The GPSDO can drift in the short term, but over time its drift should be zero (at least compared against the GPS timing standard source). That means differences in the short term will probably be something like heating cycles in the OCXO or adjustment steps of the GPSDO or both, but if you look at it over time, the frequencies read should converge to exactly 10MHz (if your counter is referenced to a GPSDO and your source is a GPSDO). Otherwise, even very good crystals will drift and age, so you should expect to see it fluctuate slightly. The idea of disciplinin the oscillator is to nullify the aging and longer time period drift associated with crystal oscillators.

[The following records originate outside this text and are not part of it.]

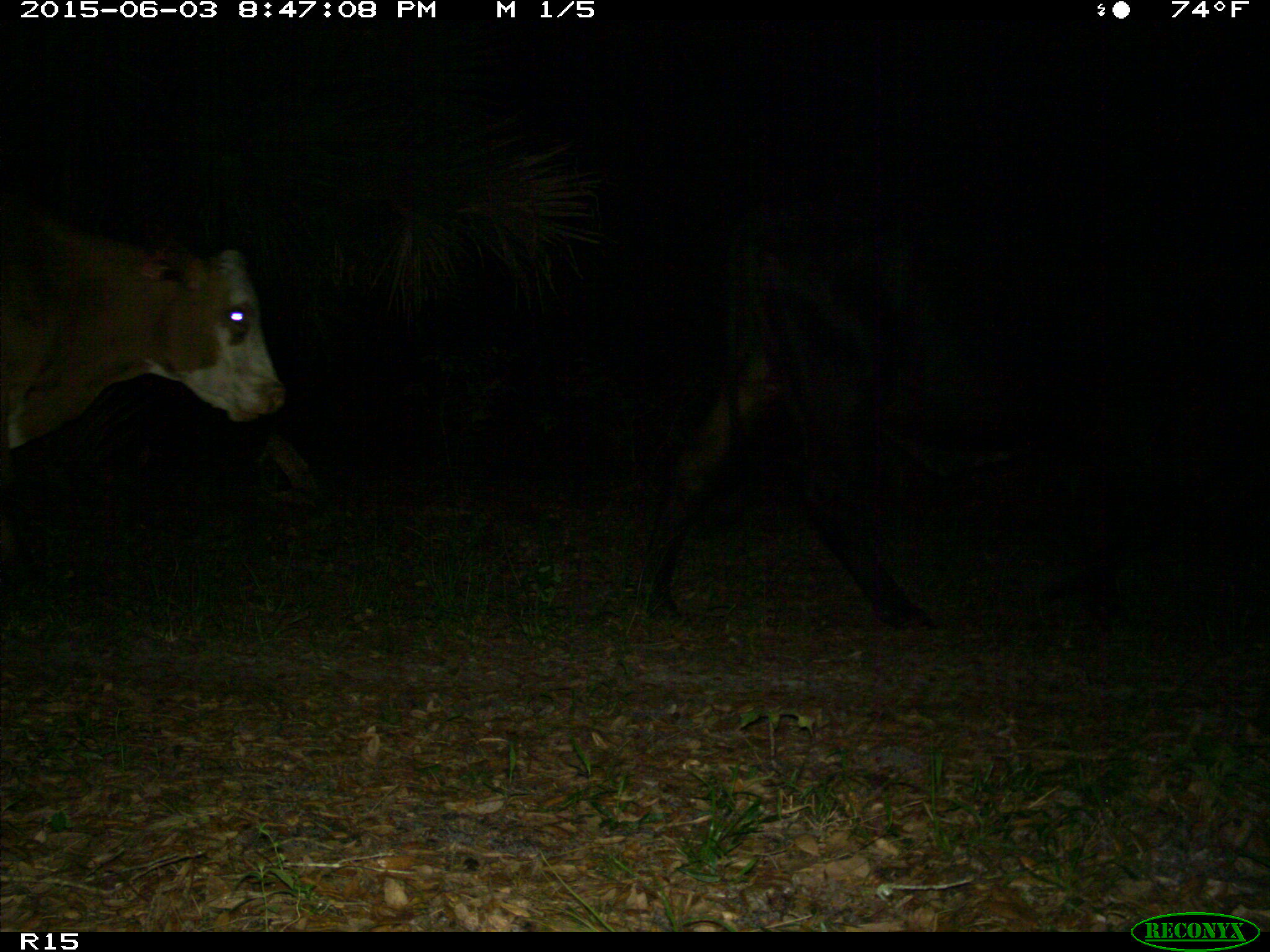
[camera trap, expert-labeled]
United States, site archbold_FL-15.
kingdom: Animalia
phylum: Chordata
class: Mammalia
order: Artiodactyla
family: Bovidae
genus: Bos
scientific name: Bos taurus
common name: domestic cow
Bos taurus (domestic cow).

I don't know if I entirely understand your setup, but if you measure:
your counter alone measuring the GPSDO output, you see some drift in both from normal adjustment operations and then the drift of the undisciplined counter oscillator
your counter referenced to the GPSDO measuring another source, you see some drift in both from normal adjustment operations and then over time you approach an 'absolute' averaged measurement, given GPS time as a reference
This means that if your counter is running on its own timebase and you are measuring the GPSDO's output as being low (and given that it's warmed up and locked), then your counter's oscillator is actually running too fast, so it reads the better GPSDO output as being slightly slow.

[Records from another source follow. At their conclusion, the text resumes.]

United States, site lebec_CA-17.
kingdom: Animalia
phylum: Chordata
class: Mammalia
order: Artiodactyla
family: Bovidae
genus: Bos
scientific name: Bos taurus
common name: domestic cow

In the moment, you will measure some difference, but when referenced to a disciplined source, that randomness can be eliminated when averaged over time. It also means you never have a moment where you have an aged OCXO just running at a different frequency and messing with your measurements - you'll be seeing primarily the short term stability spec (10^-8 or 10^-9 ballpark) as the noise in your measurement, instead of the 10^-6 or 10^-7 spec including aging and thermal drift and such of an OXCO that is not disciplined.
Of course this can be better with a better oscillator, but the disciplined reference feeding the counter should give you at least a couple more digits of base accuracy than using the internal reference in whatever shape it's in, especially given the age of the counter (it will have drifted from its initial calibration, definitely).